Well, I suppose it is too late to make such a radical change as forcing
a final sync. In which case I suggest adding another sentence along the
lines of "If these options are not specified, the data will be
physically written when the system schedules the syncs, ordinarily every
few seconds" (correct?). "You can also manually sync the output
filesystem yourself afterwards (xref sync)." Otherwise it feels
uncertain when or whether the data will be physically written, or how to
look into it further.

As for "metadata", what does dd have to do with metadata?  My wild guess
is that this is referring to filesystem metadata, not anything about dd
specifically. Whatever the case, I suggest adding a word or two to the
doc to give a clue.

Further, why would I want data to be synced and not metadata? Seems like
fdatasync and fsync should both do both; or at least document that
normally they'd be used together. Or, if there is a real-life case where
a user would want one and not the other, how about documenting that? My
imagination is failing me, but presumably these seemingly-undesirable
options were invented for a reason.

BTW, I came across these options on a random page discussing dumping a
.iso to a USB drive; the example was
  dd if=foo.iso of=/dev/sde conv=fdatasync
.. seems now like fsync should also have been given, for certainty.
--thanks, karl.





Information forwarded to bug-coreutils <at> gnu.org:
bug#54586; Package coreutils. (Mon, 04 Apr 2022 20:25:02 GMT) Full text and rfc822 format available.
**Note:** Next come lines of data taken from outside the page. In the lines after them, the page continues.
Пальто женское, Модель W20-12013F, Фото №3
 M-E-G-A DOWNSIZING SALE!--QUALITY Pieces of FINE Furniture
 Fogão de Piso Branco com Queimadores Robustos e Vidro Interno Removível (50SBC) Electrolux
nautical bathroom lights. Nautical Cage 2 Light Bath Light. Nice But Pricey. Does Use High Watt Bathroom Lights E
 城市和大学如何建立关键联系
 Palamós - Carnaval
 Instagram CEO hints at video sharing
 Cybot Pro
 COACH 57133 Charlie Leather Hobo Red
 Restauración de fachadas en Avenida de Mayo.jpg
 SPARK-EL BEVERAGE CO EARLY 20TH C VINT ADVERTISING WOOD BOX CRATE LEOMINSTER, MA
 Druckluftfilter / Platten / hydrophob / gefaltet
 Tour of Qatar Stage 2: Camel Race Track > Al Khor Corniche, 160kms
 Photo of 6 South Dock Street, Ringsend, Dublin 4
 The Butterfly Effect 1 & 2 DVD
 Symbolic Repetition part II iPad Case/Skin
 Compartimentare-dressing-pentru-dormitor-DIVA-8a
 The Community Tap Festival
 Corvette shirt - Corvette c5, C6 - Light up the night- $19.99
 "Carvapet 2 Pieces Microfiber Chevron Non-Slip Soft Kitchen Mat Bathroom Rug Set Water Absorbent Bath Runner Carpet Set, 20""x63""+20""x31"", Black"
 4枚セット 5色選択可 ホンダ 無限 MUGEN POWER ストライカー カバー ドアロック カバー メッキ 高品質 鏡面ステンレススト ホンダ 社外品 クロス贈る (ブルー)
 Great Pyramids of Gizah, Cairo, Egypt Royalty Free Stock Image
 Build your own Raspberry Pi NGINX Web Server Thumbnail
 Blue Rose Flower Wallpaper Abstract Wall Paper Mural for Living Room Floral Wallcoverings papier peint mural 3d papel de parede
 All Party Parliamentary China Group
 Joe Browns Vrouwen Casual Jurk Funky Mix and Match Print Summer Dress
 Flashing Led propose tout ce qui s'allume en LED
Message #8 received at 54586 <at> debbugs.gnu.org (full text, mbox):

From: Bob Proulx <bob <at> proulx.com>
To: Karl Berry <karl <at> freefriends.org>
Cc: 54586 <at> debbugs.gnu.org
Subject: Re: bug#54586: dd conv options doc
Date: Mon, 4 Apr 2022 14:24:25 -0600
Karl Berry wrote:
>      'fdatasync'
>           Synchronize output data just before finishing.  This forces a
>           physical write of output data.
>
>      'fsync'
>           Synchronize output data and metadata just before finishing.
>           This forces a physical write of output data and metadata.
>
> Weirdly, these descriptions are inducing quite a bit of FUD in me.
>
> Why would I ever want the writes to be incomplete after running dd?
> Seems like that is dd's whole purpose.

Yes.  FUD.  The writes are not incomplete.  It is no different than
any other write.

    echo "Hello, World!" > file1

Is that write complete?  It's no different.  If one is incomplete then
so is the other.  Note that the documentation does not say
"incomplete" but says "physical write".  As in, chiseled into stone.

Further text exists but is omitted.